So for me, choosing the M&P over the 2022 was an easy choice. Not because I already own an M&P, but because I believe the M&P is a better gun than the 2022.

This post has more bloviating than my first post, but the end result is still the same.:smt082


----------



## DevilsJohnson (Oct 21, 2007)

Many ranges rent weapons. This would allow you to get a feel for a weapon before you run out and drop the money. Even without being able to fire it you can hold it and and if you have any previous knowledge of shooting a given caliber you can use the experience to gauge how you might feel getting a weapon that has this firing system or has that type frame etc.

Like I had said before both your original and the added CZ makes three well built auto loading pistols. I don't own any of them but might given the opportunity. AS stated a striker fired weapons are different than ones with a hammer. A polymer frame is different than steel. but they all will function well and do what you ask of them as long as you are doing your part.

Keep in mind that steel framed weapons are heavier for the most part and that added weight can be a plus or minus depending on what your preferences are and what you will use it for. The added weight of a steel frame can help in managing muzzle flip but one plus to a striker fired weapon is it allows for a lower bore axis which can also help you with recoil.
_ _ _ _ _ _ _
What you should do =
Reproduce the pistol forum thread word for word, taking everything from "Many ranges rent" down to "doing your part.".

Supplied data =
_ _ _ _ _ _ _
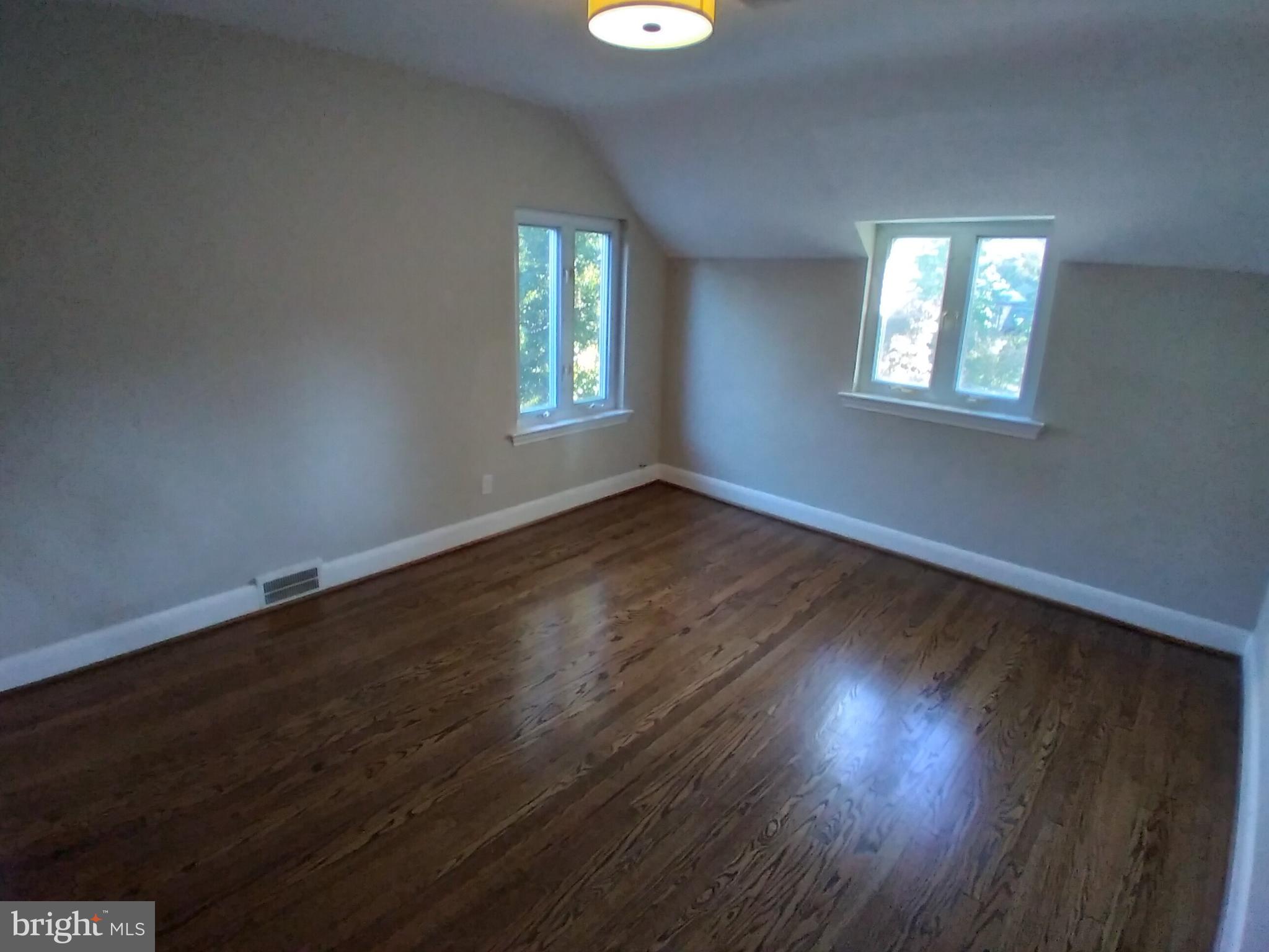 ROCK SPRING - Residential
_ _ _ _ _ _ _
Completed task =
Many ranges rent weapons. This would allow you to get a feel for a weapon before you run out and drop the money. Even without being able to fire it you can hold it and and if you have any previous knowledge of shooting a given caliber you can use the experience to gauge how you might feel getting a weapon that has this firing system or has that type frame etc.

Like I had said before both your original and the added CZ makes three well built auto loading pistols. I don't own any of them but might given the opportunity. AS stated a striker fired weapons are different than ones with a hammer. A polymer frame is different than steel. but they all will function well and do what you ask of them as long as you are doing your part.